Hey, check out Debenhams. They have a brand i believe called "Maine". I normally wear a XXL in clothes from let's say USA brands like Old Navy, or Banana Republic, or Macy's type brands like Hilfiger, Perry Ellis, Guess, etc....but this company "Maine" I'm swimming in the XXL, the XL actually fits me ok. So this is something to look into and they go up to XXXL.


----------



## Edino (Sep 22, 2013)

catchyusername said:


> I'm 6'3" and pushing 270lbs. I was advised by another large person that finding clothes in Dubai for people like us is near impossible, and its just easier to get clothes from home. Is this true? I've only been here a week and I can't say I have performed and exhaustive search, but so far it seems like XXL here means L in American sizes.
> 
> To all other Americans I am sorry for perpetuating the stereotype.

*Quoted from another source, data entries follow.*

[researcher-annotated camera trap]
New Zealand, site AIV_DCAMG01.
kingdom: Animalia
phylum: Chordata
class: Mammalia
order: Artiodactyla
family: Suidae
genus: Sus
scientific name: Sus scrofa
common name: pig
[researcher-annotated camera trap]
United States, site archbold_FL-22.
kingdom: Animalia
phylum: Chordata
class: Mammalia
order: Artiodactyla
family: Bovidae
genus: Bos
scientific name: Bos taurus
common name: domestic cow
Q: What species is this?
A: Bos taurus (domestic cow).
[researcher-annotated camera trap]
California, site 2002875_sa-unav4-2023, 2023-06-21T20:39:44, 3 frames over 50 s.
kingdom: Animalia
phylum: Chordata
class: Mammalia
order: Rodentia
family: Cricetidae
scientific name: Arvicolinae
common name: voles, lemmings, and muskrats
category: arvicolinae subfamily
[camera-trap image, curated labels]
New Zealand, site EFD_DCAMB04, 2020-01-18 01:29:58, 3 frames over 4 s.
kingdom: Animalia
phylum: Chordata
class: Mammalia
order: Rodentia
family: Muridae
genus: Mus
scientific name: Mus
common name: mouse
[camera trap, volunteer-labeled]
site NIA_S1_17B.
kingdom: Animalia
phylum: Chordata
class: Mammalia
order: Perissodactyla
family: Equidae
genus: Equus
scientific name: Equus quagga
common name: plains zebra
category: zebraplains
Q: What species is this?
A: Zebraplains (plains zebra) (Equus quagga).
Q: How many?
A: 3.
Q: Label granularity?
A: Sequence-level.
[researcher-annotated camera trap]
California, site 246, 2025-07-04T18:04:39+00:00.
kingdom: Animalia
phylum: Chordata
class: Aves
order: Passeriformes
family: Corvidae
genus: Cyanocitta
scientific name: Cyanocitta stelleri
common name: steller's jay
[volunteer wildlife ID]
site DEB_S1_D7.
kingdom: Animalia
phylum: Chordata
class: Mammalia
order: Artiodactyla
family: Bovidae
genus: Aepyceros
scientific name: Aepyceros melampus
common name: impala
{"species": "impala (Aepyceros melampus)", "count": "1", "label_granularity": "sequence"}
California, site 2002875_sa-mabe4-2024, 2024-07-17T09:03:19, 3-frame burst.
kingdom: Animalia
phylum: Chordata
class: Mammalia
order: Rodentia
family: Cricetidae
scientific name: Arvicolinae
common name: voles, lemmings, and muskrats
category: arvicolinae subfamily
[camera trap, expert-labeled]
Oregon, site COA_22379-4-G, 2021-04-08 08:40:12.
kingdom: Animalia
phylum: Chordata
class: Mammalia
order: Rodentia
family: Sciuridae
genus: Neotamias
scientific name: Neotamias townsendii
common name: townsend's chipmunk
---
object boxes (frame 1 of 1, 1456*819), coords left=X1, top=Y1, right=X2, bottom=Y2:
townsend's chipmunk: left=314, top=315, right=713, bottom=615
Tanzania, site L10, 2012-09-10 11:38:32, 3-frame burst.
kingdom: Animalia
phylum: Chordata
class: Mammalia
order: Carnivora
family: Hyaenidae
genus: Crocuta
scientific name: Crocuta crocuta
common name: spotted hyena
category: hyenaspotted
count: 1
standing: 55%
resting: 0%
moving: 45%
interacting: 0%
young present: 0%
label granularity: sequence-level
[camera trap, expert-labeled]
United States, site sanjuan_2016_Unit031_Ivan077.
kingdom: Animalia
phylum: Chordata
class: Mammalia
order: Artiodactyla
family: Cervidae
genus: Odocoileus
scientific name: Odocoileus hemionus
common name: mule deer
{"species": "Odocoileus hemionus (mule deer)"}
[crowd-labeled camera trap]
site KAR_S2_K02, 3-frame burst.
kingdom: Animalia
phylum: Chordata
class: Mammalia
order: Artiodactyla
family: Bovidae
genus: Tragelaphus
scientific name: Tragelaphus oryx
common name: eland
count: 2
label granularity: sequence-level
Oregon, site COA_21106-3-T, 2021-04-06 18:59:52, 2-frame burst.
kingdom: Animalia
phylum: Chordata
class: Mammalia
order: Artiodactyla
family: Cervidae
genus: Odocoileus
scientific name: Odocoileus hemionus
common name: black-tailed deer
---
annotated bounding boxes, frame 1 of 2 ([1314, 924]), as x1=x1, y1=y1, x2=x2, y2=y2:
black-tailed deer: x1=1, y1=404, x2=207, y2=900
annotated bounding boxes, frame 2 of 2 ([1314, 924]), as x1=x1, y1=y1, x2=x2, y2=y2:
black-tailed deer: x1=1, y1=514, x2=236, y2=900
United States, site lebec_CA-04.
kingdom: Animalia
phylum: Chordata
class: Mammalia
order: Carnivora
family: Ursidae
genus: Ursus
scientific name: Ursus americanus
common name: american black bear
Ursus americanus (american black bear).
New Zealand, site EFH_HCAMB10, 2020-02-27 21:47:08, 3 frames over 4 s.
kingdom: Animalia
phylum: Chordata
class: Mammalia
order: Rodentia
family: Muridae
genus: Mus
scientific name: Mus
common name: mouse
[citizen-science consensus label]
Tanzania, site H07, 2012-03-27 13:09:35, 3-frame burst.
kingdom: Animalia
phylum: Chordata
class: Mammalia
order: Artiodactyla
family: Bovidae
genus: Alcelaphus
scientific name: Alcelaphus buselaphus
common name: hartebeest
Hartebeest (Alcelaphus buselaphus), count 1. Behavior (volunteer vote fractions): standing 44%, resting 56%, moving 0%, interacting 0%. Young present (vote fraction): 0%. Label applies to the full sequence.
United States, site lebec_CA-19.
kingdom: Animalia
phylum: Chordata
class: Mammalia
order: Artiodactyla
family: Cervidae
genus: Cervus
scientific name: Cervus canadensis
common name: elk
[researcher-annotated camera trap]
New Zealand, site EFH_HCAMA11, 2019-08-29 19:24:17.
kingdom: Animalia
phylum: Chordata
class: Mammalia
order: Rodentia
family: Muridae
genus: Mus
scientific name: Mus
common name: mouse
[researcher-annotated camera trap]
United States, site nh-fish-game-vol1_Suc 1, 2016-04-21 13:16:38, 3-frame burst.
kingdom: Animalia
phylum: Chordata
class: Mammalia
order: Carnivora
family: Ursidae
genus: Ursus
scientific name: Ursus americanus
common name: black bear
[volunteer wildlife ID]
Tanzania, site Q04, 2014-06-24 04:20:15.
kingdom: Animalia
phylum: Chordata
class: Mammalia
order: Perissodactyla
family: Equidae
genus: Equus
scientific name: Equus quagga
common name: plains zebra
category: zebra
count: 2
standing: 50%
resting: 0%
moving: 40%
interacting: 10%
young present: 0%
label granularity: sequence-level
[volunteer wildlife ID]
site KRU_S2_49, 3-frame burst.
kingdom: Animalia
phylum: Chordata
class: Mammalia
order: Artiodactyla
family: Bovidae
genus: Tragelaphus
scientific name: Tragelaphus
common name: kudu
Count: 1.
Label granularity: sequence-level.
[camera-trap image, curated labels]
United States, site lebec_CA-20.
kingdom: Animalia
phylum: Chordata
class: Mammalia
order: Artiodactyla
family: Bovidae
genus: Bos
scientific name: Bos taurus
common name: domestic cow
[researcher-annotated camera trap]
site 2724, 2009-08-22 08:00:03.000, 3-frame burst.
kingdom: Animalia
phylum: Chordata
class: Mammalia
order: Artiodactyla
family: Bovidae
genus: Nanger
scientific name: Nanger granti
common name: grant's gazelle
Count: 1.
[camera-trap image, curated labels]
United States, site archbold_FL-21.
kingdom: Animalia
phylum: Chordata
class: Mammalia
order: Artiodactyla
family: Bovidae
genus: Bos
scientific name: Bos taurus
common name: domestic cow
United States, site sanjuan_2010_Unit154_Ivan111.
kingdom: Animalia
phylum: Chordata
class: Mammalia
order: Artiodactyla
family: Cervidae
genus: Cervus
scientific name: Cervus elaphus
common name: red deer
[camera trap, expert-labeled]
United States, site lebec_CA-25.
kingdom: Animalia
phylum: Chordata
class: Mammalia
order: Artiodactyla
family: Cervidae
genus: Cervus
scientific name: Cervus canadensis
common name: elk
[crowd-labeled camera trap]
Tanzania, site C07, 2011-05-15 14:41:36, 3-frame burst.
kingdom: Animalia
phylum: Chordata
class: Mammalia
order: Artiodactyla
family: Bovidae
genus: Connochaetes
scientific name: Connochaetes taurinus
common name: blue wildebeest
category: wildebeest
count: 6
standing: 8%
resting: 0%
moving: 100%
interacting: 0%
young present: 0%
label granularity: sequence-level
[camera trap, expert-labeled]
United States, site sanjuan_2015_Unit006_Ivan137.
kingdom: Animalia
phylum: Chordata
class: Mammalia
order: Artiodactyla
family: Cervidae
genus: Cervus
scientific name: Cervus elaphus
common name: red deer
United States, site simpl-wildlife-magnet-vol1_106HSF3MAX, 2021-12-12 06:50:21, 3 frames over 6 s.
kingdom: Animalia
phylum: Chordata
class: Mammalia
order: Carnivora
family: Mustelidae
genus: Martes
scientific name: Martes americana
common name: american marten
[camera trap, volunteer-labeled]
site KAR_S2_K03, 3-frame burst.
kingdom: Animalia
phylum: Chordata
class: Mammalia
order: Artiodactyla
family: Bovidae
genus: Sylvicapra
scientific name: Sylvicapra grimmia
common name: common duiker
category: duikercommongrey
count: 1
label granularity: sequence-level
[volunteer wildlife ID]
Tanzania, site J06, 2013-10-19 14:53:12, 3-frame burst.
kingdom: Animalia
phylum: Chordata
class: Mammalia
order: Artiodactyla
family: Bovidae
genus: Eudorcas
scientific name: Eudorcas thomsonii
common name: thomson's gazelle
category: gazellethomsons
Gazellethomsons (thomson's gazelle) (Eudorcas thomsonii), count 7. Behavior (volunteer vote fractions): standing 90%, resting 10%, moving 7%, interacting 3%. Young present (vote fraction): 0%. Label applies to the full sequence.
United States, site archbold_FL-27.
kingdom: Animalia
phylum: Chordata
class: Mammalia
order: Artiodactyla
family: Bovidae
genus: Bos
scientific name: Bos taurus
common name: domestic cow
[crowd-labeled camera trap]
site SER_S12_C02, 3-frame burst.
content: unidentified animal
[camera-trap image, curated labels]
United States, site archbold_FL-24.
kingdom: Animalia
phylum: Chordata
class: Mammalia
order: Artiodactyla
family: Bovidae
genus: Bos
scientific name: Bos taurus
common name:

It is true, its very difficult to find large size clothes in Dubai. Definetly no mall here caters for my size. I am 6"3 and 350lbs, and find myself order most stuff over the net. Amazon has a good section. bigmen.com is an other one to recommend. The rest I all bring in when on vacation....


----------



## Zexotic (Sep 3, 2011)

There is a separate section for large sized clothes in Splash at Centrepoint in Mall of the Emirates. Not sure about other centrepoint stores.


----------



## Gavtek (Aug 23, 2009)

I'm sure I remember seeing a big person section in one of the stores in Marina Mall. Iconic maybe?


----------



## Windsweptdragon (Aug 12, 2012)

Just walked past the Big and Tall store in Bur Dubai. According to their shop window they do sizes up to 15XL.


----------